> [Data records]:
+++++

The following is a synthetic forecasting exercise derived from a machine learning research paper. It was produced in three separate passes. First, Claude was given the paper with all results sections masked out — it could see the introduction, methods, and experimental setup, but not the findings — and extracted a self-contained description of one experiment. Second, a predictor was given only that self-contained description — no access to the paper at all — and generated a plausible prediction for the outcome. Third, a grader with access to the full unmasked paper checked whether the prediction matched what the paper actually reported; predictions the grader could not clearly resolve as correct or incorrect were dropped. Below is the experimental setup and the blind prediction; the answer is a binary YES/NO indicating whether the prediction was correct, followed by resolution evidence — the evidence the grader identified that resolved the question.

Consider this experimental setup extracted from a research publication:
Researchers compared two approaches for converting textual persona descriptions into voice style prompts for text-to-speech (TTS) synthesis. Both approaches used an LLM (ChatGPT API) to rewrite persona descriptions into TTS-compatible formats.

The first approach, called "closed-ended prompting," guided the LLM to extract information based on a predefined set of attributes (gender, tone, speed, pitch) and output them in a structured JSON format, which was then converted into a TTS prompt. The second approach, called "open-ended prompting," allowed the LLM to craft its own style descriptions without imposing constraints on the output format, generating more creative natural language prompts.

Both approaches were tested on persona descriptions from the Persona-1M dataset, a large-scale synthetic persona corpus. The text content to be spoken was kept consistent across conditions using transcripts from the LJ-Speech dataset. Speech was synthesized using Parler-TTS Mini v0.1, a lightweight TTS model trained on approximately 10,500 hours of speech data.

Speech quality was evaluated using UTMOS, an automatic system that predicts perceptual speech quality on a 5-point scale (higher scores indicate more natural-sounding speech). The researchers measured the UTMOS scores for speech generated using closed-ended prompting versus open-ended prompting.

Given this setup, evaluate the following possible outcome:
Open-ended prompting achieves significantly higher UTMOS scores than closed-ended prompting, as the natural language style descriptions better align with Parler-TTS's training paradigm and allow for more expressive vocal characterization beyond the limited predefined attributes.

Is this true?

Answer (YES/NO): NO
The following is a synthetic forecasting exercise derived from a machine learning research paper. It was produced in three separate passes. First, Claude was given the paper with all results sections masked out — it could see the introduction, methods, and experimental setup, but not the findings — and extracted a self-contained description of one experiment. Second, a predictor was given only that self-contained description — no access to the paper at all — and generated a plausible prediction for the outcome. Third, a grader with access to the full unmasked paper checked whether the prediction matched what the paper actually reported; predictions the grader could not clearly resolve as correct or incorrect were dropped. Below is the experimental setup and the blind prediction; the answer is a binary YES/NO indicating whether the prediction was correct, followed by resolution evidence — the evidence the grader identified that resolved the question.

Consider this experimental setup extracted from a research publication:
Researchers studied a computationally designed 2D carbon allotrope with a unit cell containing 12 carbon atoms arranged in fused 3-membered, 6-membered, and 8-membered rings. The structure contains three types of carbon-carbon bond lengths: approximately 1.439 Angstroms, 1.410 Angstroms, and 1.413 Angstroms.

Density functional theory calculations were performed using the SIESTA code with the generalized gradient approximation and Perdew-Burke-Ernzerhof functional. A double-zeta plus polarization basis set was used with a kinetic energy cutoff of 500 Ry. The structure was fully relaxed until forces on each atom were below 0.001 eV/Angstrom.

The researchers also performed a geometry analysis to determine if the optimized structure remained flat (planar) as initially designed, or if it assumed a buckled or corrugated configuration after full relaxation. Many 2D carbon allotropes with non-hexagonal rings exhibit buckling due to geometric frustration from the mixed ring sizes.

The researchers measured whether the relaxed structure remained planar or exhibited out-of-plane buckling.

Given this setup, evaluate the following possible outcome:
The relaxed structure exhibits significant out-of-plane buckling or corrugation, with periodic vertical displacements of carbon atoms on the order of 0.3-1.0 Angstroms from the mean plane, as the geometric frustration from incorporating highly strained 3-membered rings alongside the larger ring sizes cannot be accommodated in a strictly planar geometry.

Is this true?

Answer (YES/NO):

+++++

> [PROBLEM DETAILS]: The response must hold only the lines above from the line with "Researchers studied a" through the line with "Density functional theory", each copied exactly, both ends kept.

> [OUTPUT FOR THIS TASK]:
Researchers studied a computationally designed 2D carbon allotrope with a unit cell containing 12 carbon atoms arranged in fused 3-membered, 6-membered, and 8-membered rings. The structure contains three types of carbon-carbon bond lengths: approximately 1.439 Angstroms, 1.410 Angstroms, and 1.413 Angstroms.

Density functional theory calculations were performed using the SIESTA code with the generalized gradient approximation and Perdew-Burke-Ernzerhof functional. A double-zeta plus polarization basis set was used with a kinetic energy cutoff of 500 Ry. The structure was fully relaxed until forces on each atom were below 0.001 eV/Angstrom.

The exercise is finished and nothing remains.